149 F.2d 210 | 2d Cir. | 1945
The appellant is a licensed pharmacist who maintained a drugstore in Brooklyn.
Each count of the indictment characterized the offense alleged therein as a violation of section 2803(a) of the Internal Revenue Code. The appellant argues that the evidence shows that he did not violate that section because the cylindrical cans (government’s exhibit 2) containing the alcohol on which the charges of illegal possession and illegal sale were based, bore genuine, cancelled internal revenue tax stamps. Although admitting that there was testimony from which the jury could find that the contents of these cans on the date of the alleged offenses, May 6, 1944, was not what they originally contained when the stamps were affixed but was “bootleg” liquor with which he had refilled them, the appellant contends that such conduct may be contrary to other statutory provisions, such as-section 2803(g), 2868 or 3323 of Title 26, but is not prohibited by section 2803(a). Hence, he asserts, his conviction should be reversed and the indictment dismissed.
This contention is without merit. In the first place, it disregards the language of section 2803(a) which requires that the stamps affixed to the immediate container denote the quantity of distilled spirits “contained therein” and evidence payment of all internal revenue taxes imposed on “such spirits”, that is, on the spirits actually in the container. The trial court rightly ruled that the indictment charged that on May 6, 1944, the contents of the cans consisted of alcohol on which no tax had been paid. This charge, if proven, as it was, constituted a violation of § 2803(a), even though the appellant’s conduct might also have been charged as a violation of some other section of the Code. Moreover, since the conduct was concededly forbidden by some statute, the indictment would have been sufficient without specifying the particular statute under which it was drawn or even if it had specified the wrong statute. Williams v. United States, 168 U.S. 382, 389, 18 S.Ct. 92, 42 L.Ed. 509; United States v.
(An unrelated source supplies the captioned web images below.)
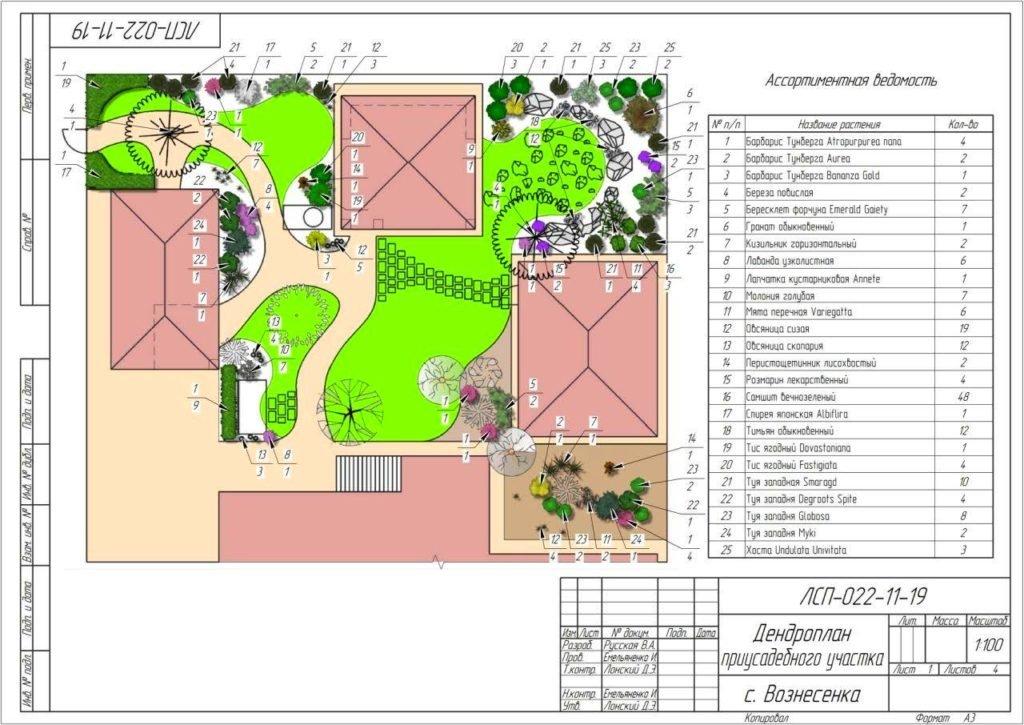 Проектирование ландшафта, ландшафт проект, проектировка ландшафтного дизайна, дизайн проект ландшафта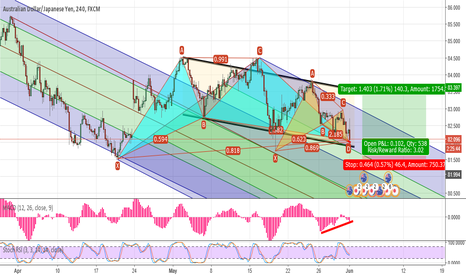 AUDJPY: AUD/JPY Buying Opportunity @ Confluence of Support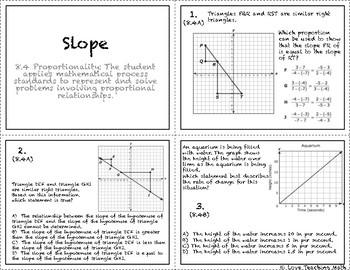 All about Slope & Y-intercept Task Cards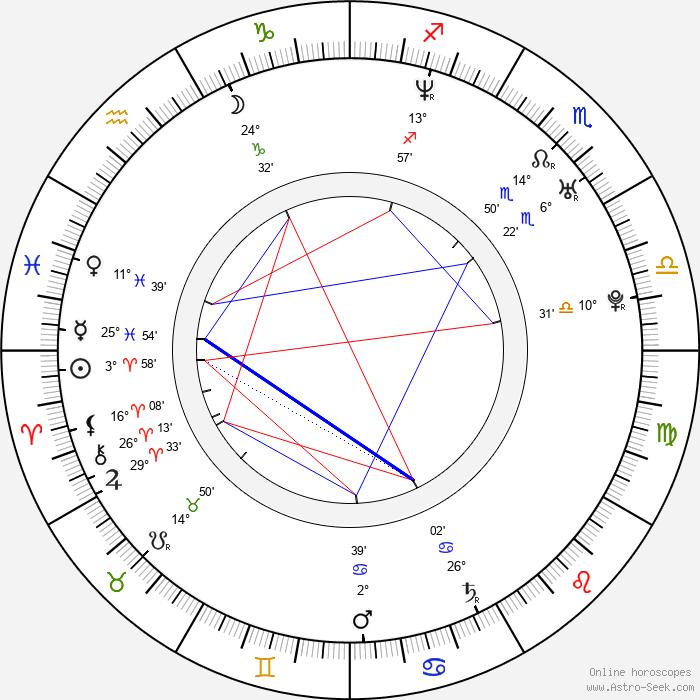 Gabriela Kalábková - Birth horoscope chart
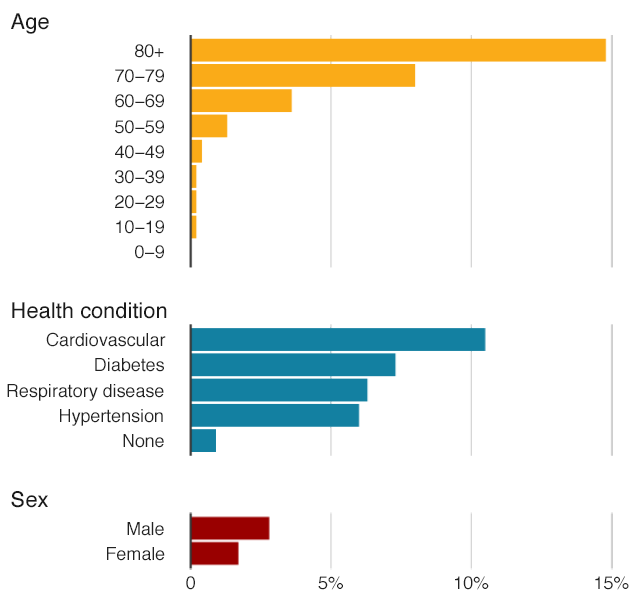 Proportion of death among confirmed cases of COVID-19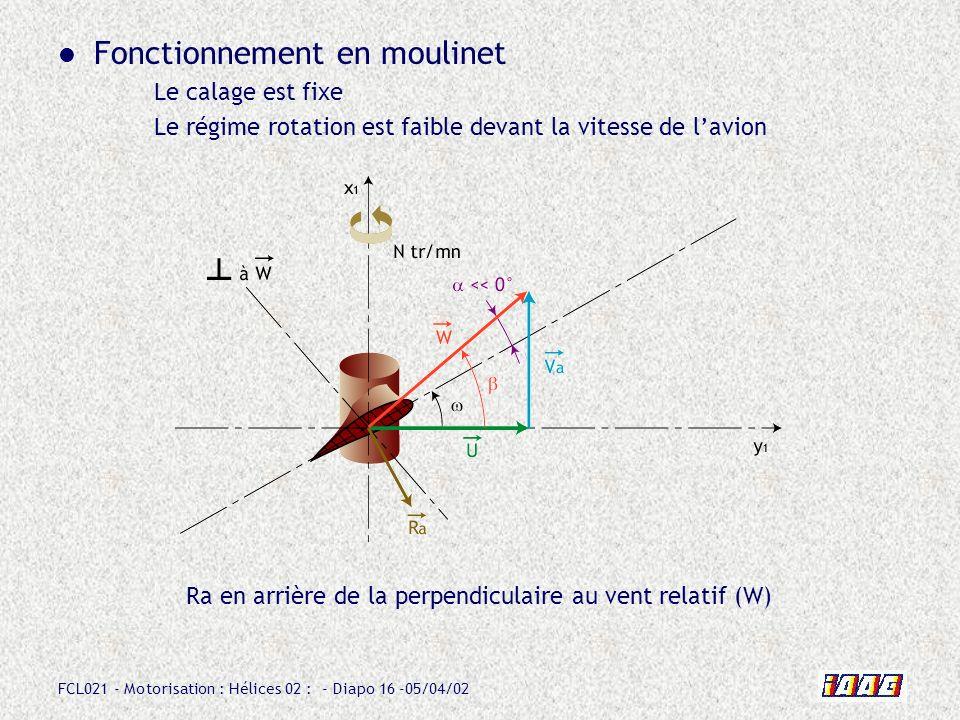 FCL021 - Motorisation : Hélices 02 : - Diapo 16 -05/04/02 Fonctionnement en moulinet Le calage est fixe Le régime rotation est faible devant la vitess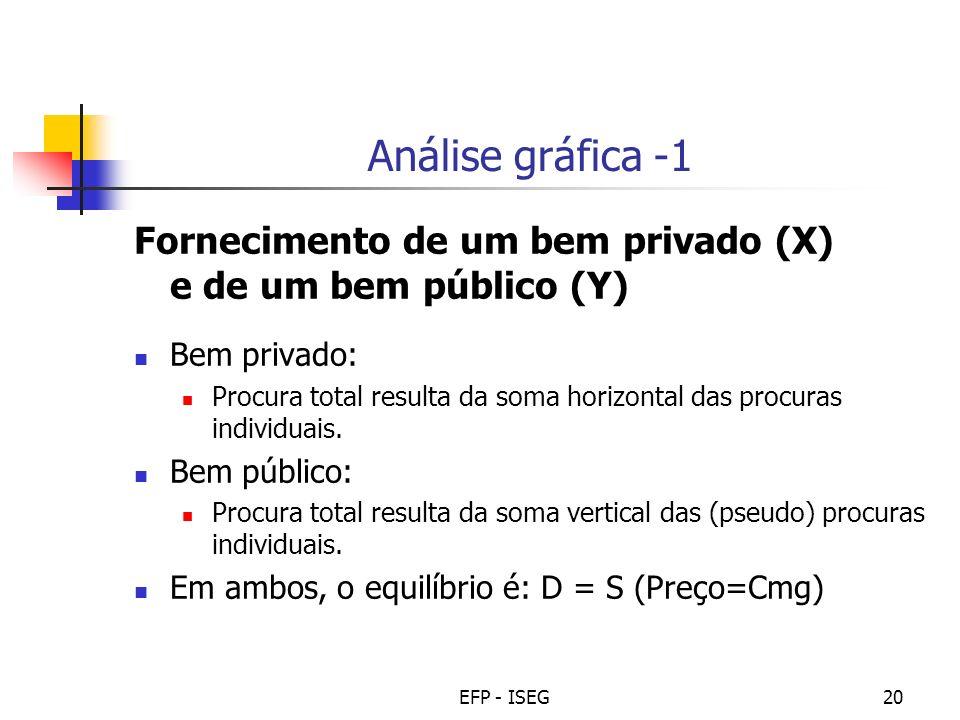 EFP - ISEG20 Análise gráfica -1 Fornecimento de um bem privado (X) e de um bem público (Y) Bem privado: Procura total resulta da soma horizontal das p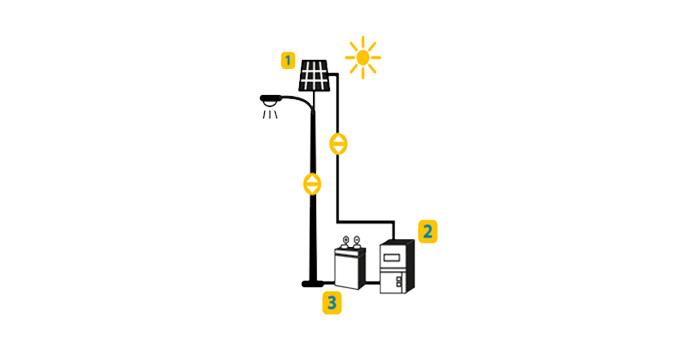 postes-solares-series-slc-ja-de-linea-solinc.com.mx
Hutcheson, 312 U.S. 219, 229, 61 S.Ct. 463, 85 L.Ed. 788; Maresca v. United States, 2 Cir., 277 F. 727, 741, certiorari denied 257 U.S. 657, 42 S.Ct. 183, 66 L.Ed. 420; Johnson v. Biddle, 8 Cir., 12 F.2d 366, 369. The appellant’s actual offenses, as the jury was clearly instructed, were possessing and selling alcohol on which no tax had been paid. The indictment gave full notice of these charges and upon them he was tried and found guilty.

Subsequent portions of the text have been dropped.